* Job item: Please print the following entries word for word, starting with the line that contains "2695 المطر الفضي 2695 المطر الفضي" and going on through the line that contains "הודעת הורה או תלמיד", with the pictures left out.

* Input material:

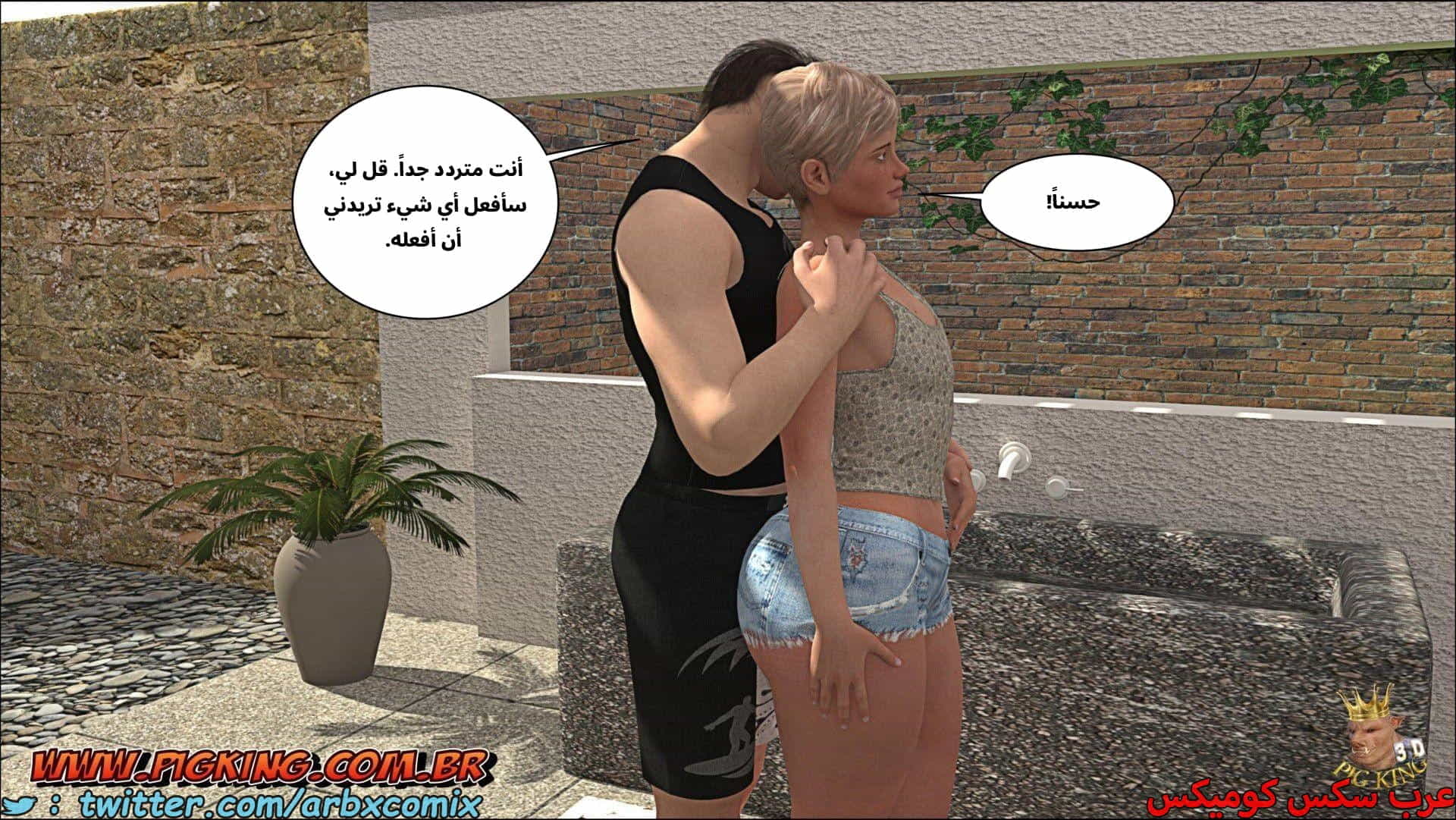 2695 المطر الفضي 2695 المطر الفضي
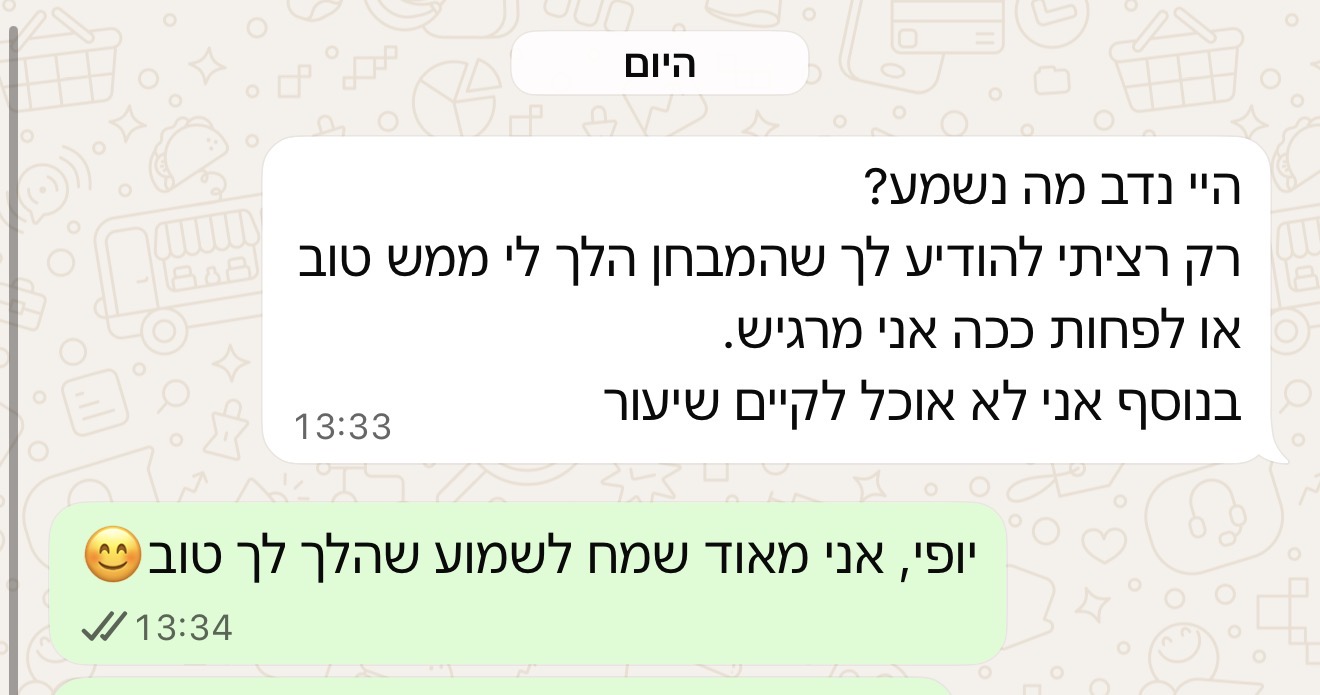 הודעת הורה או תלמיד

--

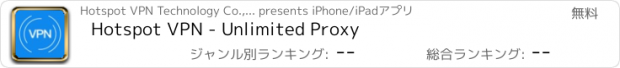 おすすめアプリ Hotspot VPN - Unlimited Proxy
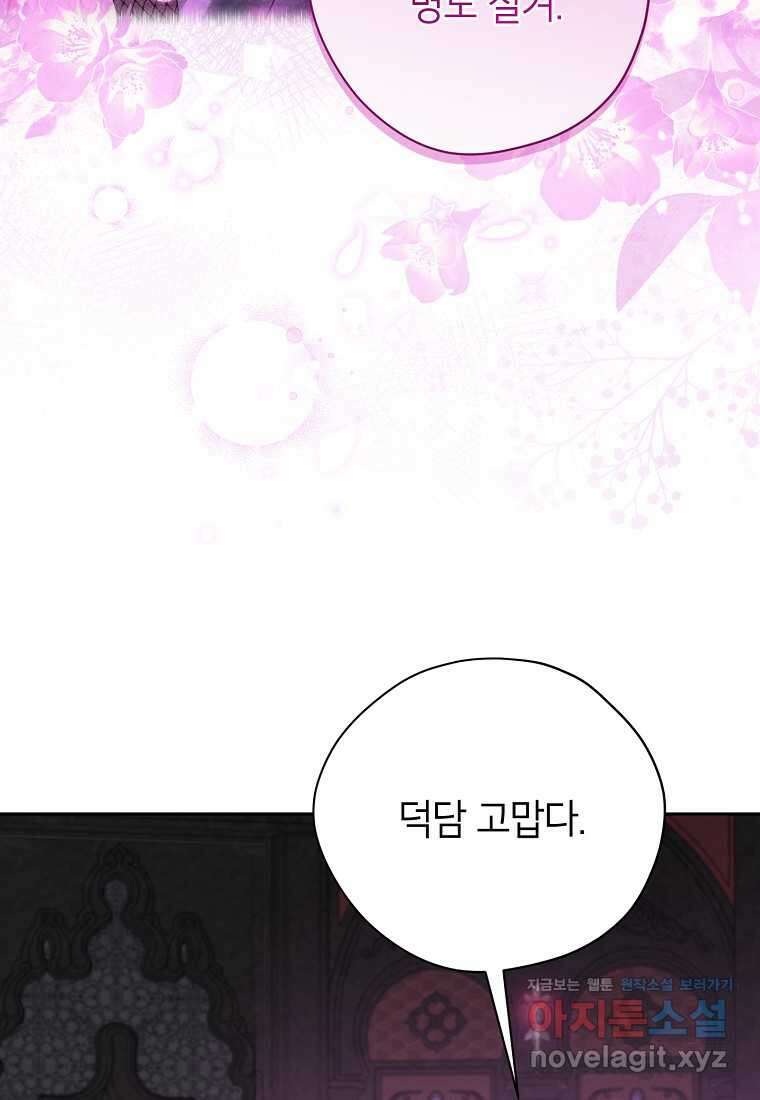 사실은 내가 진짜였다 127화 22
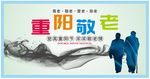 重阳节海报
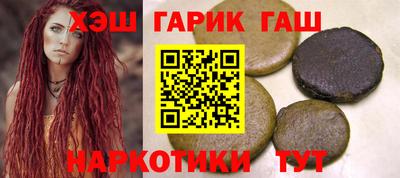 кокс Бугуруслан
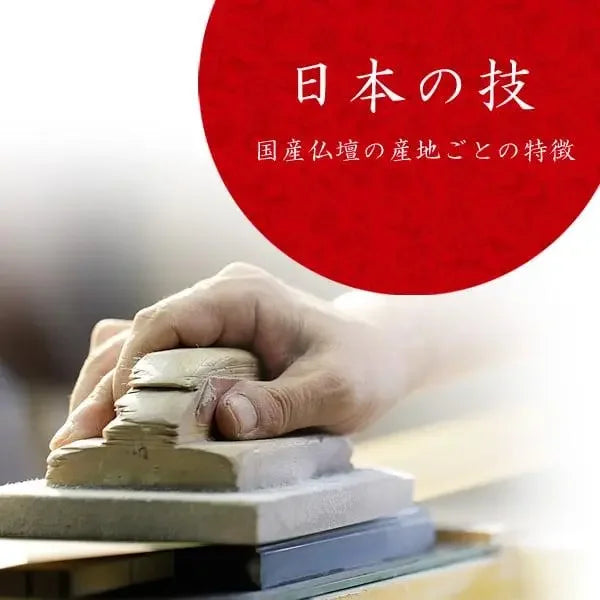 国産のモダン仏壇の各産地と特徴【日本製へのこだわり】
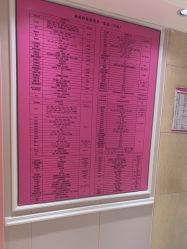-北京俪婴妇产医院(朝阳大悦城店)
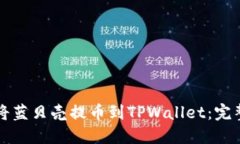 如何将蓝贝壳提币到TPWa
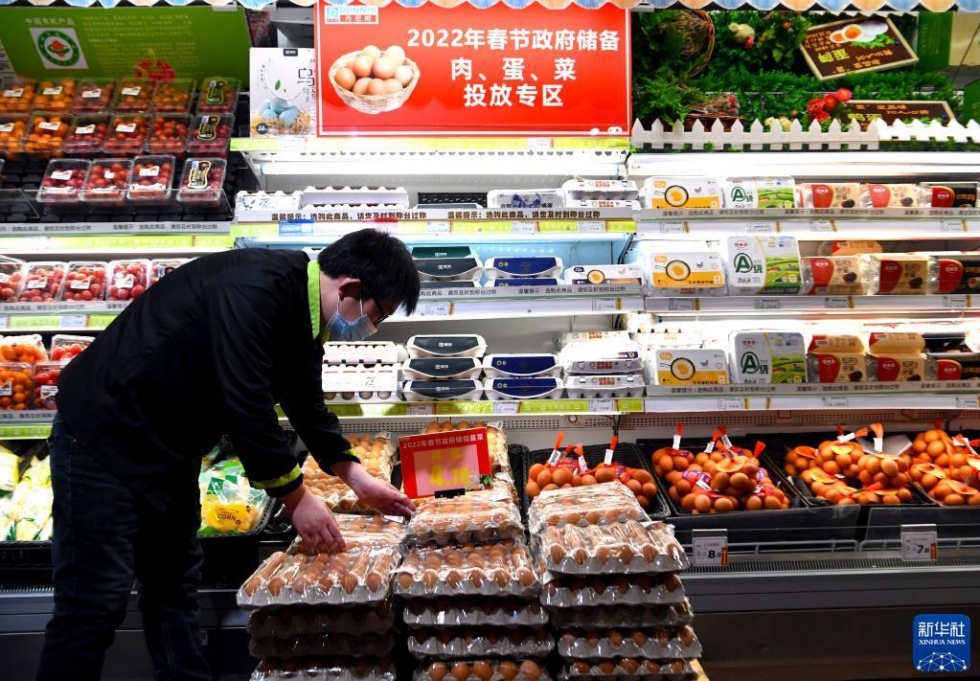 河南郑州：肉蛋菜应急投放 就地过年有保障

* Written reply:
 2695 المطر الفضي 2695 المطر الفضي
 הודעת הורה או תלמיד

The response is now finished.